Es fiel mir persönlich jedoch schwer, mich in das Buch einzulesen. Es beginnt durchaus etwas langatmig, steigert sich jedoch m. E. ab dem dritten Kapitel. Die Bilder weichen von den bisherigen Bildern, die ich aus diversen Fotobüchern kennengelernt habe, durchaus ab. George Barr hat seinen eigenen Stil und seinen Schwerpunkt in der industriellen Fotografie. Er nimmt dort Details auf, dessen Bildaussage nicht immer leicht fällt. Er erwähnte, dass er bei der Bildbeurteilung einmal seine Frau gefragt habe, Sie antwortete "Dreh's doch mal anders herum". So ging es mir bei seinen Bildern auch hin und wieder.
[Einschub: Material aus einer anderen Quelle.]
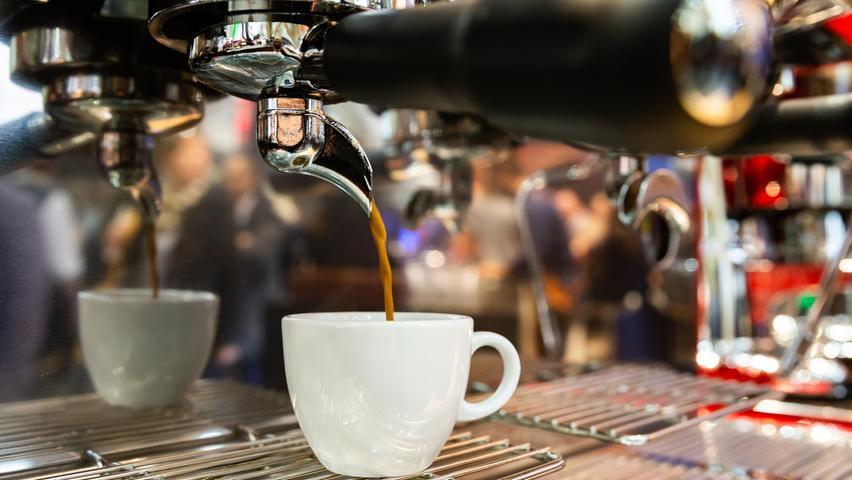 Wasser, Tee und Kaffee sind die Durstlöscher, die keinerlei Kalorien liefern. Anders als zum Beispiel von Cola (100 Gramm/38 Kalorien) kann man davon also reichlich trinken, ohne zuzunehmen. Weil Kaffee Koffein enthält, sind Wasser und ungesüßte Tees aber immer die beste Wahl, um den Wasserhaushalt den ganzen Tag über hoch zu halten. Light-Getränke haben meist auch keine Kalorien, kommen dafür aber nicht ohne Süßstoffe aus.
Barr bietet jedoch mit seinen selbstaufgestellten Regeln durchaus Hilfsmittel, die man auf sich selber zuschneiden kann. So bspw. die Regeln zur Motivsuche, die Merksätze und Skizzen für den Bildausschnitt und die Bildecken. Er geht auch auf das Skizzieren von Fotografien ein. Ein Hilfsmittel, von dem ich schon vor langer Zeit gehört habe und das ich auch immer wieder gedanklich anwende. Es bietet dem Laien durchaus die Möglichkeit, das Sehen" zu lernen.
Diese und andere Hilfsmittel, auf die Barr eingeht, zeigen, dass der Autor weiss, mit welchen Fragen sich Hobbyfotografen auseinandersetzen.

Interessant sind seine Ausführungen gerade im durchaus "menschlichen" Bereich.